Carte de sucre, carte de charbon, chaussure nationale, pain rassis… la liste des privations s’allonge chaque jour.
Mais au royaume de la pénurie, tout le monde n’est pas logé à la même enseigne comme en témoigne le commissaire spécial de police de Nantes dans un courrier au préfet :
« Dans les centres industriels les difficultés économiques et de main d’œuvre, la cherté de la vie et les restrictions donnent lieu à de commentaires des plus divers : les uns critiquent d’autres maugréent d’autres, plus sensés, acceptent sans récriminations comprenant avant tout l’obligation de cette situation consécutive de l’état de guerre ; mais ils demandent la restriction pour tous et au même titre.
A la campagne la même mentalité règne avec cette différence que, tout en éprouvant une grande gêne, certains cultivateurs, par la vente sans cesse croissante des produits de la terre et de la ferme, amassent et remplissent leur bas de laine. Profondément égoïstes, ils ne s’inquiètent pas outre mesure des calamités de la guerre qui leur procure ainsi de beaux bénéfices.
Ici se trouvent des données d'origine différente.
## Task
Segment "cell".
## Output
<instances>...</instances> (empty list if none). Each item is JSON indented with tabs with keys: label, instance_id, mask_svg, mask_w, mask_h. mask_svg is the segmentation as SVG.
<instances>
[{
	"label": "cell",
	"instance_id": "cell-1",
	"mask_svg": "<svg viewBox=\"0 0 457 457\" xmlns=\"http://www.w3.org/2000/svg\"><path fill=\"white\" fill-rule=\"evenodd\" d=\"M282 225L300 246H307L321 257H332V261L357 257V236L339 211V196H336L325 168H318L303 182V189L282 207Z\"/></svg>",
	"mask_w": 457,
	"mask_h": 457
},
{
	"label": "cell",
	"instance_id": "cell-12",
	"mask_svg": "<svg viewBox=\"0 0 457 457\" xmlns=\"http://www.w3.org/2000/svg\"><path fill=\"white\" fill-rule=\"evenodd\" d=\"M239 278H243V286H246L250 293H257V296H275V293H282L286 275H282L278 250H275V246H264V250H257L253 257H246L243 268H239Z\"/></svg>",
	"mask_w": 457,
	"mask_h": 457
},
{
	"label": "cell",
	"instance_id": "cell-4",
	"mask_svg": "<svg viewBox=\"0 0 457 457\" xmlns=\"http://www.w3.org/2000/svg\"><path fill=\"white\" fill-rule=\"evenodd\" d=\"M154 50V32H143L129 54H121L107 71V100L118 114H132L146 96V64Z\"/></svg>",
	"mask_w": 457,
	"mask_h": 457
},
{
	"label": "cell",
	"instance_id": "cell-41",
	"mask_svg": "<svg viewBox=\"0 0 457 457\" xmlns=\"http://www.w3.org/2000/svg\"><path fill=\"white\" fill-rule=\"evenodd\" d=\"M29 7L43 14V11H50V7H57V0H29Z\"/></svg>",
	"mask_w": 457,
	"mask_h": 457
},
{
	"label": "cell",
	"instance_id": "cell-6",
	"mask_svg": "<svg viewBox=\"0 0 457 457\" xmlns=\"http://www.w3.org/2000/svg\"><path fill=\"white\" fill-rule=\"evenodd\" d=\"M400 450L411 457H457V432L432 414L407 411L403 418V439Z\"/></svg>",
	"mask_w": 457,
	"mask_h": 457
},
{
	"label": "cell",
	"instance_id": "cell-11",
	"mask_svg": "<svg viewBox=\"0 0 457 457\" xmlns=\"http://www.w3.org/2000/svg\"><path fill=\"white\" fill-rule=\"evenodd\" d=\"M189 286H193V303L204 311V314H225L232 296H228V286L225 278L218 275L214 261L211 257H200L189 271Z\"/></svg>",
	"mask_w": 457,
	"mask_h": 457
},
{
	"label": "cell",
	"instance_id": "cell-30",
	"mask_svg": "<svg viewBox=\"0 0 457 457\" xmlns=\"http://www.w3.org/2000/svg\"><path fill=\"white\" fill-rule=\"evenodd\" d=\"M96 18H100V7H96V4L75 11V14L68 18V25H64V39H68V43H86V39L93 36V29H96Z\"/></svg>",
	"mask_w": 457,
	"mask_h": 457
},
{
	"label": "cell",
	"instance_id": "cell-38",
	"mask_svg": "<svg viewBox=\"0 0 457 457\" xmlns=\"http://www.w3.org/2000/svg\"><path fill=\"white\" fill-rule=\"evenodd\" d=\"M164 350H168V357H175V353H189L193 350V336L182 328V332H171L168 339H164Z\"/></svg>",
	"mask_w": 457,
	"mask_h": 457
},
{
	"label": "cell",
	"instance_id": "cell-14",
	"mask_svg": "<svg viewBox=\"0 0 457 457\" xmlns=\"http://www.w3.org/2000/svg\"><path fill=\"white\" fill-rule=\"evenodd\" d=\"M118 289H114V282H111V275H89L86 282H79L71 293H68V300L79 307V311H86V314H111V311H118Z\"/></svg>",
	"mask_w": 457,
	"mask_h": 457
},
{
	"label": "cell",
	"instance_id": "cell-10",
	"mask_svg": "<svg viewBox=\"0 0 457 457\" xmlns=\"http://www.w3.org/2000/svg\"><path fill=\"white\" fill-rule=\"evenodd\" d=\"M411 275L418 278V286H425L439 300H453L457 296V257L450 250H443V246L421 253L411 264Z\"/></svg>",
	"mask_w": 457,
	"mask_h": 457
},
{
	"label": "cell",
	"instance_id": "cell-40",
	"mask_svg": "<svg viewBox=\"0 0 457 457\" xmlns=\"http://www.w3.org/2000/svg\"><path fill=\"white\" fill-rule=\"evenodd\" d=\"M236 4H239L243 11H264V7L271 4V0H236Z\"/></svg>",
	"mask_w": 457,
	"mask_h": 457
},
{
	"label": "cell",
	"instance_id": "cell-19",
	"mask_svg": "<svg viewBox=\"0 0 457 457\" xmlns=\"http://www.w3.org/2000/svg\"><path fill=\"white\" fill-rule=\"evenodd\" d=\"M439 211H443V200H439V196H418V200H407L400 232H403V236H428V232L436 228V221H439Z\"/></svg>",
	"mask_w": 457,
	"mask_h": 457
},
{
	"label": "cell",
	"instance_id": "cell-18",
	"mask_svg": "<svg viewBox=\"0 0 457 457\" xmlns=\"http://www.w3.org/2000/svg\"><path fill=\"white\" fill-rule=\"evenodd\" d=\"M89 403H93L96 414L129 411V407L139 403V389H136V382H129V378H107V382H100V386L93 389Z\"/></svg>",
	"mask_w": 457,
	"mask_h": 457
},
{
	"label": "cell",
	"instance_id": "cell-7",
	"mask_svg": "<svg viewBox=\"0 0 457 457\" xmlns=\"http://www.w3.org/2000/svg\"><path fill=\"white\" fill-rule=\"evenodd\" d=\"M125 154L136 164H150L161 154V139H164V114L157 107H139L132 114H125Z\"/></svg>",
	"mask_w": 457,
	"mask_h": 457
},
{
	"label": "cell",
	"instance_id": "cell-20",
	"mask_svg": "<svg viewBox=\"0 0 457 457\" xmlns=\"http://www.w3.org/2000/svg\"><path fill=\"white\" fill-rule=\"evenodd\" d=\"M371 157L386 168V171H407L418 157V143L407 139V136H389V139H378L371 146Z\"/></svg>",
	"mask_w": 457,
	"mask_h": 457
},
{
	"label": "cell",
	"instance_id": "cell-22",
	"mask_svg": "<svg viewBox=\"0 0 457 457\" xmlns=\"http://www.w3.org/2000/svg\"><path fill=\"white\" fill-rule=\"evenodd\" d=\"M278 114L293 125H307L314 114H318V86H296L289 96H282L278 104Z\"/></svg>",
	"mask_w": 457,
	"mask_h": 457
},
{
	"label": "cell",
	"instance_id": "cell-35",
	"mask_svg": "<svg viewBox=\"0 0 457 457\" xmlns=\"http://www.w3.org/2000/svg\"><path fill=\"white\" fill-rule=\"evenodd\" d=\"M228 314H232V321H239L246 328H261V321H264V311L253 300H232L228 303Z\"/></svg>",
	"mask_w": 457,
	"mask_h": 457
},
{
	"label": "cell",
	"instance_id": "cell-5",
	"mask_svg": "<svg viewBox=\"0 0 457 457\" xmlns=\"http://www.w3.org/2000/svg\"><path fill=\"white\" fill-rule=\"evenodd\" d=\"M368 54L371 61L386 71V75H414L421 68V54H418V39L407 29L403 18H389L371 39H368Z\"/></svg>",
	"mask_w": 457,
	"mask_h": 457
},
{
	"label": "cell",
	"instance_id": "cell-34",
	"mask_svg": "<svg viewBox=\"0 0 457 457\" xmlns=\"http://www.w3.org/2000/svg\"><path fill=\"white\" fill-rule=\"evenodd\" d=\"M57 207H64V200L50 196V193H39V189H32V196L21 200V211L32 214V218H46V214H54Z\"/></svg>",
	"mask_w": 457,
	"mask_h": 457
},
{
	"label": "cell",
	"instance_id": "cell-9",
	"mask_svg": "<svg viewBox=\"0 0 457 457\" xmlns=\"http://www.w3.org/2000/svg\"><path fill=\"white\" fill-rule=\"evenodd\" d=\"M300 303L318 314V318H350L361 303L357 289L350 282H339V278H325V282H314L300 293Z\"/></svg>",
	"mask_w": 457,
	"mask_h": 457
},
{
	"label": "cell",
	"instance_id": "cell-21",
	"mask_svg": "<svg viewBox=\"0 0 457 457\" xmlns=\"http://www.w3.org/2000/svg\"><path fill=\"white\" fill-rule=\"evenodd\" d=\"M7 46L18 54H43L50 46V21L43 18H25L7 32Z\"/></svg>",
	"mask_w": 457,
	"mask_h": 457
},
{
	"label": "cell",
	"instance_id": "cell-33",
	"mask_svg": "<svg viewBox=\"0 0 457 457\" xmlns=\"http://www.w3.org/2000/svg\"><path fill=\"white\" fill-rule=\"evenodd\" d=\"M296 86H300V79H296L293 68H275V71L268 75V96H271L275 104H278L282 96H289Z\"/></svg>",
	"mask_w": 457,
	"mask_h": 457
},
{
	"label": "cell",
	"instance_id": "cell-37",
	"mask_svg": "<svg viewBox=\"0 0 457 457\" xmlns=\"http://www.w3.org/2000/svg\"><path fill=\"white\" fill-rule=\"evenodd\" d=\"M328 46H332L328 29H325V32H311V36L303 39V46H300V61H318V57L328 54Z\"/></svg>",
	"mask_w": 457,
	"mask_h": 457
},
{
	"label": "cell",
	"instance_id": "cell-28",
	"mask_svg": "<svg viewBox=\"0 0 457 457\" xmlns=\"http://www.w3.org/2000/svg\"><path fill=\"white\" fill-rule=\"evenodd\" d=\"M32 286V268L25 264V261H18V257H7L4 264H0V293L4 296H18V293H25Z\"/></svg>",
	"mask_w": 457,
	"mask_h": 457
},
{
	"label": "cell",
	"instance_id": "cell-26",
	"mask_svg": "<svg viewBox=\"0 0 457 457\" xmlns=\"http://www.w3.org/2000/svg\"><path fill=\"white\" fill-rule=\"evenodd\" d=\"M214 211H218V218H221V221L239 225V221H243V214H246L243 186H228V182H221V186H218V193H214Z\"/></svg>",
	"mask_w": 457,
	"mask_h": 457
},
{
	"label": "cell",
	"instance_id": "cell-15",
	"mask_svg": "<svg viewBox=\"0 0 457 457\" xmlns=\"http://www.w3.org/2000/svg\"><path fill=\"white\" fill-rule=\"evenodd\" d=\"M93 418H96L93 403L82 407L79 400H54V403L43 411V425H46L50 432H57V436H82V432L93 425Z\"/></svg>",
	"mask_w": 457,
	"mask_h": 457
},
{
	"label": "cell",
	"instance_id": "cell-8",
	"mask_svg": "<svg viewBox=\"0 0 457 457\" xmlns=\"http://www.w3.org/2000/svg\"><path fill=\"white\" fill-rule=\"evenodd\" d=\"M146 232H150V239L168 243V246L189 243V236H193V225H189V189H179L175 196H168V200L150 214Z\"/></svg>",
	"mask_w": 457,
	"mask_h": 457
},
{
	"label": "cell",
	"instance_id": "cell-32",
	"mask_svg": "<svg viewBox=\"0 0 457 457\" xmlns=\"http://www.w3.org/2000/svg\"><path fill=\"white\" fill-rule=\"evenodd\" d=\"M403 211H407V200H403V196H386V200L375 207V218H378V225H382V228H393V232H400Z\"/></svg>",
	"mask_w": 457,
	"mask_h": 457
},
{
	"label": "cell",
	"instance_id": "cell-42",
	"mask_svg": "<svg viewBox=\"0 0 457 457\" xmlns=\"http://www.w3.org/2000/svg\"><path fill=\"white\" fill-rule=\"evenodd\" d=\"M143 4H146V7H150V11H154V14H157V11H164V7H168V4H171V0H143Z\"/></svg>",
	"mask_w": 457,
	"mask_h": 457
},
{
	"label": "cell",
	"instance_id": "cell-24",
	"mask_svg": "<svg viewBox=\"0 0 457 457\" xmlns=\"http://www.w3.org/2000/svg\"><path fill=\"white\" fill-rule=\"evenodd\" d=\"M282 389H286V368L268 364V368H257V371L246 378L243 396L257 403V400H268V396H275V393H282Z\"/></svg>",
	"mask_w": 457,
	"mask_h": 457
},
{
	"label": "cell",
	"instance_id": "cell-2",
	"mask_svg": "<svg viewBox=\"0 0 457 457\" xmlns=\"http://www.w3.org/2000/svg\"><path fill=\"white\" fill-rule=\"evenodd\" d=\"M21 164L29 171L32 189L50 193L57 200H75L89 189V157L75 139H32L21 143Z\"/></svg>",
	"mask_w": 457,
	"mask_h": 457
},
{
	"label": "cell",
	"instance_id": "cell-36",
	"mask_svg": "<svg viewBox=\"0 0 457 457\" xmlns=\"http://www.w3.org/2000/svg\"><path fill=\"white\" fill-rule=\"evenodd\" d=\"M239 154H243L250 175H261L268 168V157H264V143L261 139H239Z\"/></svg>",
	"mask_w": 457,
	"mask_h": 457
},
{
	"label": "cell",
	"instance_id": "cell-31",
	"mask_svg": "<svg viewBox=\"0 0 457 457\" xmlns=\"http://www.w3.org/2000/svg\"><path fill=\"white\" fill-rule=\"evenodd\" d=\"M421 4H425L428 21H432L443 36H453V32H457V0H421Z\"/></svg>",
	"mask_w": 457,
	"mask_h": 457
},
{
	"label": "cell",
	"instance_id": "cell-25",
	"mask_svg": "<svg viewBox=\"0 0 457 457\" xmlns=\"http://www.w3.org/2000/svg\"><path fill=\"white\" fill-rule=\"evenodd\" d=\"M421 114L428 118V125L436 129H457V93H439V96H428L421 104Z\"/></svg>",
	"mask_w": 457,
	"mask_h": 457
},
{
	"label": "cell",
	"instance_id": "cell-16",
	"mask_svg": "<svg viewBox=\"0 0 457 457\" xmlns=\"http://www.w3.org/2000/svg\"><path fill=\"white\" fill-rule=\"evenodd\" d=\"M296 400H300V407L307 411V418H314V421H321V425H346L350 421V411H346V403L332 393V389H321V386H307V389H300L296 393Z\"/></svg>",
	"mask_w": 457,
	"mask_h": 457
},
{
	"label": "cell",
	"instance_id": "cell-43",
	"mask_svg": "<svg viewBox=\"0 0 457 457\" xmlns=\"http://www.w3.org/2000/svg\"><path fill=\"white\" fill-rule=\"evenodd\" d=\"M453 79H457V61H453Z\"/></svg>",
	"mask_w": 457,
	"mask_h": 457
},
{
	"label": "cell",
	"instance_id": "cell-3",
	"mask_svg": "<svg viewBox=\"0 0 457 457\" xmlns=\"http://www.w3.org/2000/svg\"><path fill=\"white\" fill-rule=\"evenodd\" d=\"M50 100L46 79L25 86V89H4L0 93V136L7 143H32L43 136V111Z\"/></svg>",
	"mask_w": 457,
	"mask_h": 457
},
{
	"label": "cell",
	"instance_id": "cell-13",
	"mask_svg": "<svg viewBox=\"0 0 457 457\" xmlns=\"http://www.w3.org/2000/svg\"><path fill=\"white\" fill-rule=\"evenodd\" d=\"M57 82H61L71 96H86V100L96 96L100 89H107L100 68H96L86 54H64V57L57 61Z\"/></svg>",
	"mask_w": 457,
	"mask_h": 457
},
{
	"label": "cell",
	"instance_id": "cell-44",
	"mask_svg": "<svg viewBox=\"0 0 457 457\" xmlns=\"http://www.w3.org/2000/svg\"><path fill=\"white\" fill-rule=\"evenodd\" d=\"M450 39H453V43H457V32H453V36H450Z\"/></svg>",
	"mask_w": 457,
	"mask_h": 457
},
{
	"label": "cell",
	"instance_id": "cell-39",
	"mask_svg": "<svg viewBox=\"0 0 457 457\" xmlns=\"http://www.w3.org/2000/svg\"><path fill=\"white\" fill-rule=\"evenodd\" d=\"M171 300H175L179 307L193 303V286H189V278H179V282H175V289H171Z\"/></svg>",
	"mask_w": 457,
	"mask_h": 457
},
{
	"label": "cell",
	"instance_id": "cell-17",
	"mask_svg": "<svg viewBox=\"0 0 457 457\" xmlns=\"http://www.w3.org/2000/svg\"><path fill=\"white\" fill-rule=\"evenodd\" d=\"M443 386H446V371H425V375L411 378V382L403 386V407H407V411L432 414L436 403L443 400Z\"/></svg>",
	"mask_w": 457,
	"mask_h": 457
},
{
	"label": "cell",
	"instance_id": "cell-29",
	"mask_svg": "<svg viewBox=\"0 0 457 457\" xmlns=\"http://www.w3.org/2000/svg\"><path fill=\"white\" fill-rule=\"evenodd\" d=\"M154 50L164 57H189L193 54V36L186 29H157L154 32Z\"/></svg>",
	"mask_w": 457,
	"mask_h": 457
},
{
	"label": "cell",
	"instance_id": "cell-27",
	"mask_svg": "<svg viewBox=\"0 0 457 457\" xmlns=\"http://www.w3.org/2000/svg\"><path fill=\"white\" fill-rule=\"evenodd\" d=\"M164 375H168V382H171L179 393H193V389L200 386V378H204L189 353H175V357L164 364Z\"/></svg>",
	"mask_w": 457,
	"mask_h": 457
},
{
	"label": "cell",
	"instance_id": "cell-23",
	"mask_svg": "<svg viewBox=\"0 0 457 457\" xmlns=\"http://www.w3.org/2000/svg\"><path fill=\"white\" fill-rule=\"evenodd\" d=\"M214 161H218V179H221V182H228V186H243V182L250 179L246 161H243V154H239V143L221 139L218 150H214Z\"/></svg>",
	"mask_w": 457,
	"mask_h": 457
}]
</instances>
Ils regrettent cependant que certains des leurs ne soient plus à la ferme pour activer les travaux agricoles, mais, l’intérêt leur fait vite oublier ce manque de bras pour ne plus songer qu’à amasser et devenir à leur tour propriétaires des terres qu’ils cultivent ».
Dans l’immédiat après-guerre, le marché foncier connaîtra une activité inhabituelle qui aboutira à de nombreux transferts de propriété au bénéfice des exploitants.